The Department of Health and Human Services is currently conducting a pilot program auditing 150 Covered Entities between November 2011 and December 2012. Now I know that 150 Covered Entities is not a lot considering there are millions of health care providers in the country, but beginning in 2013, all the other Covered Entities will begin to be audited. Believe it or not, 2013 is only 11 months away.
The audit program is going to assess HIPAA compliance efforts by a range of Covered Entities (CE’s). These audits present a new opportunity to examine compliance, identify best practices and discover risks and vulnerabilities that may not have already been brought to light by the Office of Civil Rights (OCR) ongoing complaint investigations.
Who will be audited? Every Covered Entity (if you work in a dental practice that includes you!) and Business Associate is eligible for an audit. The initial round of audits will be designed to provide a broad assessment of complex and diverse health care providers (so this does not only apply to hospitals and physicians, dental practices will be included!!!)

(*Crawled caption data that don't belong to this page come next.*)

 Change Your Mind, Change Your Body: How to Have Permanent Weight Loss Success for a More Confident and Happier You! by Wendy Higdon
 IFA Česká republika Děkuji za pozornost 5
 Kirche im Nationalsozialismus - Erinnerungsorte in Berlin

If you are selected to be audited, the OCR will notify you 30-90 days prior to the onsite visit. Onsite visits may take between 3-10 business days depending on the size of the facility. After the audit you will receive a final audit report within 30 days.
What do they look for during the audit? They will be looking to see if you are in compliance with all of HIPAA’s components. Below are some examples:
- Do you have the current Notice of Privacy Practices available for your patients and is it on your website?

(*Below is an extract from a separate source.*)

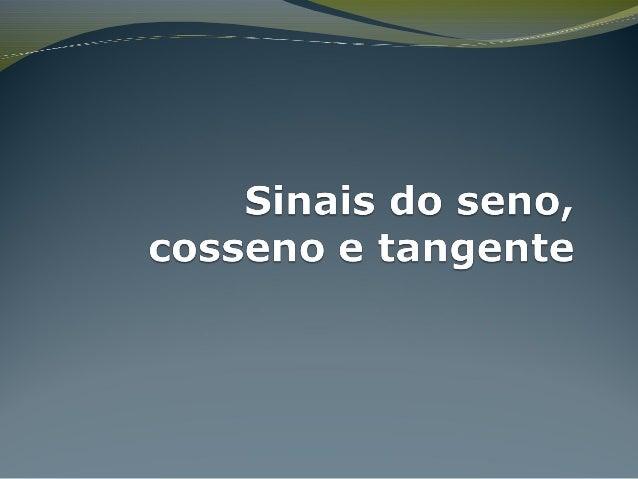 Sinais do seno, cosseno e tangente  Se x é uma determinação qualquer do arco trigonométrico, temos as seguintes definiçõe...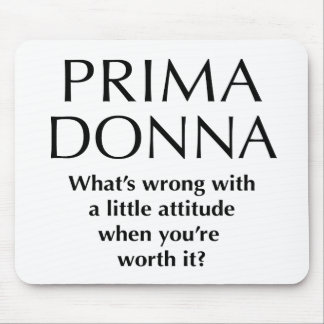 Proud Prima Donna - Funny Women's Power Mouse Pad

- Have you appointed a Privacy Officer and Security Officer?
- Do you conduct annual HIPAA trainings with the team?
- How are you protecting Protected Health Information (PHI)

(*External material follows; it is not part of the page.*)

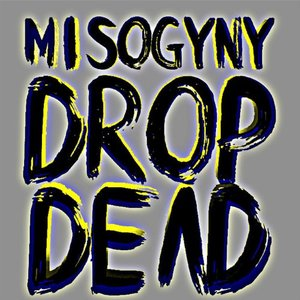 Image for 'Misogyny Drop Dead EP'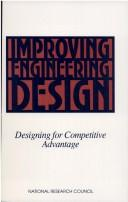 Cover of: Improving Engineering Design by National Research Council.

- Do you have an inventory of all computer hardware, removable hard drives and copier/scanners that may contain PHI?
- Are your computers password protected? Do you limit employee access to electronic information only to that which is required to carry out assigned duties?
- Are you backing up your data? How are you backing up your data? Who is responsible for taking the backup “tape” home daily?
- Do you validate media destruction or sanitization when destroying PHI?
That is only a small sampling of what will be looked at during an audit. Do you have everything in place already or are you going to be scrambling if you get a letter stating you are going to be audited.
In closing, I would like to leave you with this quote from Linda Harvey (healthcare risk manager and compliance expert), “Just as you develop a comprehensive treatment plan for your patients, consider developing a comprehensive wellness plan for protecting electronic data against cyber risks and security breaches. Doing so protects your biggest asset—your practice.”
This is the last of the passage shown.